Orangutans distinguish between lotteries with 0, 1, 2, 3, 4–5 and 6 LRv (figure 7). They are more likely to gamble more than 50% of the time for lotteries with at least 1 LRv (node 11 and 13, but not 14). The level of information is a splitting variable in two cases. The first case is lotteries with 0 LRv. In the first nine sessions, the subjects never gamble for risky lotteries (node 7) and are more likely to gamble at ambiguous lotteries (node 5) compared to predictably disadvantageous lotteries (node 6). After the first nine sessions, they gamble from time to time but at very low rates, whatever the level of information (node 8). The second case concerns lotteries with 1 LRv. Here subjects are more likely to gamble more for predictably advantageous lotteries compared to others, but they only do so in the second half of the study (node 13 versus 14). They also gamble more for 2 LRv lotteries at the beginning of the study than they do at the end.
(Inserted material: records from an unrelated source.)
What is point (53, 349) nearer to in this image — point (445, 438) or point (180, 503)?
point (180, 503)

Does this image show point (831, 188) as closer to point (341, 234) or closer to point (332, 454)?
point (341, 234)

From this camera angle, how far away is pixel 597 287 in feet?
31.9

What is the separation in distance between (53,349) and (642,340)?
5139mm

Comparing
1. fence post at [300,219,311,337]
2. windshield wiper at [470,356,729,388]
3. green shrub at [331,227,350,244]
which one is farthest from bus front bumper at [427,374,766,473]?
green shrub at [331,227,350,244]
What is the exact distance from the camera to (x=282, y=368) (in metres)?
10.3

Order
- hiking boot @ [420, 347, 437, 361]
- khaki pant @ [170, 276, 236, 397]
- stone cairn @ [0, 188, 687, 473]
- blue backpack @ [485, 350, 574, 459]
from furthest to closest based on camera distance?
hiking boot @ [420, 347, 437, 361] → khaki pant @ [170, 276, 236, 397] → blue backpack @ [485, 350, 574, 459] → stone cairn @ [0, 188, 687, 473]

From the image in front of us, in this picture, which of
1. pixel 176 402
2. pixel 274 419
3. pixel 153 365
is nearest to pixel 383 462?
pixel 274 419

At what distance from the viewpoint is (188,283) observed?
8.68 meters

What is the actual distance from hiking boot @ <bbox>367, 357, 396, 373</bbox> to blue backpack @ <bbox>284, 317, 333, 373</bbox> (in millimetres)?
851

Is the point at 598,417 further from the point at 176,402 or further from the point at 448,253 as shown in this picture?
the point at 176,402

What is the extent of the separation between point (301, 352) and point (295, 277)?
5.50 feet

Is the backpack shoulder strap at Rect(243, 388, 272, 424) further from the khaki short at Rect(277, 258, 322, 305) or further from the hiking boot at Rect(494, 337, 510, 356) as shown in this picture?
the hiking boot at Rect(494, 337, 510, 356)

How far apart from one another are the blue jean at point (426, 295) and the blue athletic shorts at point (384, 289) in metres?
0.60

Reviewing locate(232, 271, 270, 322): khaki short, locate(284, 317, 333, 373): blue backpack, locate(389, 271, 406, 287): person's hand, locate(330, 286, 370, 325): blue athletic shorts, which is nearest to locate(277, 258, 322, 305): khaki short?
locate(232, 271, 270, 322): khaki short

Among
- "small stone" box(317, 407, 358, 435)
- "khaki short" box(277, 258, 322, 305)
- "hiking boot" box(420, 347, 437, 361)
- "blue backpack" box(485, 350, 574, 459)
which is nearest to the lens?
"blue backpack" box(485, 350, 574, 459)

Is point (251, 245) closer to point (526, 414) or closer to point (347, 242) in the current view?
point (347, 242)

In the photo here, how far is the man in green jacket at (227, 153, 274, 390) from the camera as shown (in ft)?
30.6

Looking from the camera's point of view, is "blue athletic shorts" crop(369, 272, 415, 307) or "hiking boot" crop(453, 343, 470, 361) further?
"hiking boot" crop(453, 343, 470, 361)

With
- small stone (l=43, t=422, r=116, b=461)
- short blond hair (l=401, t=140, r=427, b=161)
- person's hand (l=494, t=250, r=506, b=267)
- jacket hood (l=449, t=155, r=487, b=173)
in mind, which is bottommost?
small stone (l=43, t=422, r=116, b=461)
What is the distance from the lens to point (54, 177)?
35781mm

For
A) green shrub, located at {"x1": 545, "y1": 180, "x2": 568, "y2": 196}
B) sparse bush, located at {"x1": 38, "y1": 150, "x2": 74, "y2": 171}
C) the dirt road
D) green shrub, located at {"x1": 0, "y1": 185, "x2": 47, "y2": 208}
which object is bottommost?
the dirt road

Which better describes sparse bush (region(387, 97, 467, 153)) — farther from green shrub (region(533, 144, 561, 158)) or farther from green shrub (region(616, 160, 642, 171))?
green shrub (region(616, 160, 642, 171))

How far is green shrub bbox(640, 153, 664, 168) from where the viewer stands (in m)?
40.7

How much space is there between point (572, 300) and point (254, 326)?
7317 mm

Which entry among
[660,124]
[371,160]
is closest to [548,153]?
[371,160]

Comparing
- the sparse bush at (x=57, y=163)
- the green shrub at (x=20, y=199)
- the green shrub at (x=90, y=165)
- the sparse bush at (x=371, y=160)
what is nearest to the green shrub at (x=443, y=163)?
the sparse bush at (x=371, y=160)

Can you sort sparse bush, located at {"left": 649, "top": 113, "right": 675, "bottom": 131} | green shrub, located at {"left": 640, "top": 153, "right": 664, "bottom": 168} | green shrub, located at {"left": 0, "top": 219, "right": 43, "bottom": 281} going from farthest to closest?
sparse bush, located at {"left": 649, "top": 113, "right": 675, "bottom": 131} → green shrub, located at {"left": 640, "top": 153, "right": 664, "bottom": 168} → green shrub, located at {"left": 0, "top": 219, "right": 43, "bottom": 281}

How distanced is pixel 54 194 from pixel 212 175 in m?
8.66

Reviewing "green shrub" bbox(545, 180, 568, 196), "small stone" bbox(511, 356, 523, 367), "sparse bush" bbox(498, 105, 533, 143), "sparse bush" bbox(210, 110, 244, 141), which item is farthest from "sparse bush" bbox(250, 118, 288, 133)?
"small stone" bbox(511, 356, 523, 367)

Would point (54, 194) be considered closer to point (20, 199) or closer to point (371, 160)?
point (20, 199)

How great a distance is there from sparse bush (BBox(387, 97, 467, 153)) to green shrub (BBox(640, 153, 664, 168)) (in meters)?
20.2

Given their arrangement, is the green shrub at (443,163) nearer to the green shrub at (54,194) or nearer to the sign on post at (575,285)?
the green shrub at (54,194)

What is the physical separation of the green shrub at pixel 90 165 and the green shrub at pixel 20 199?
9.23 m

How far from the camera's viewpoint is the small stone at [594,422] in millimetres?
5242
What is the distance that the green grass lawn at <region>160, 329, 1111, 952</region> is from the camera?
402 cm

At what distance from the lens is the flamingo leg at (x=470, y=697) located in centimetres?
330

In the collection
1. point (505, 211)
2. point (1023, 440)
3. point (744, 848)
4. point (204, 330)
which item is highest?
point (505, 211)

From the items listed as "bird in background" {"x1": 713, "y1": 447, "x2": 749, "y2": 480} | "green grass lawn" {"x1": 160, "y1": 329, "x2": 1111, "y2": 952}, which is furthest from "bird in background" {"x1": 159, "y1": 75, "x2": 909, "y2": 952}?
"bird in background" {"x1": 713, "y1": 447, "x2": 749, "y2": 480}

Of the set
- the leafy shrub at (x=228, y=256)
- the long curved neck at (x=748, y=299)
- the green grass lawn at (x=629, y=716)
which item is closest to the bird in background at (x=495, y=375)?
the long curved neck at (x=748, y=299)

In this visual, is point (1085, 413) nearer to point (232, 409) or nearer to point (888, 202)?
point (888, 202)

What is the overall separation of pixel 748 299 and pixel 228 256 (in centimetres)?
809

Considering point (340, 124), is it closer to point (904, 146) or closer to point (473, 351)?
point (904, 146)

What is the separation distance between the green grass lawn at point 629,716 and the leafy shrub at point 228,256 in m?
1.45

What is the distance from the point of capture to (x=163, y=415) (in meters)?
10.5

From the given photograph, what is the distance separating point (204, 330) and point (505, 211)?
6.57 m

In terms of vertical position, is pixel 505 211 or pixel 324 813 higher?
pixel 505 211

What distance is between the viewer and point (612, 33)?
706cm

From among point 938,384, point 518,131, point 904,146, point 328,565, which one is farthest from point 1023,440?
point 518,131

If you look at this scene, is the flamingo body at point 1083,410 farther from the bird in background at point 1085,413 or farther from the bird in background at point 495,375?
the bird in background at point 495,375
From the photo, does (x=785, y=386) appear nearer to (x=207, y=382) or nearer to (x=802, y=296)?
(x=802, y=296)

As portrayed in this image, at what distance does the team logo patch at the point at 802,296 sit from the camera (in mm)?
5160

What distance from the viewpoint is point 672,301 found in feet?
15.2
(b). Investigating the potential effects of previous decisions

In general, subjects followed the prediction (keep the strategy when right and shift when wrong) in 5142 trials (51.76%) and did not follow the prediction (shift when right, or keep when wrong) in 4792 trials (48.24%). However, the best model selection indicates that the variables species and type of decision (right or wrong), and the interaction between them, influenced the likelihood to follow the prediction (see electronic supplementary material, table S5).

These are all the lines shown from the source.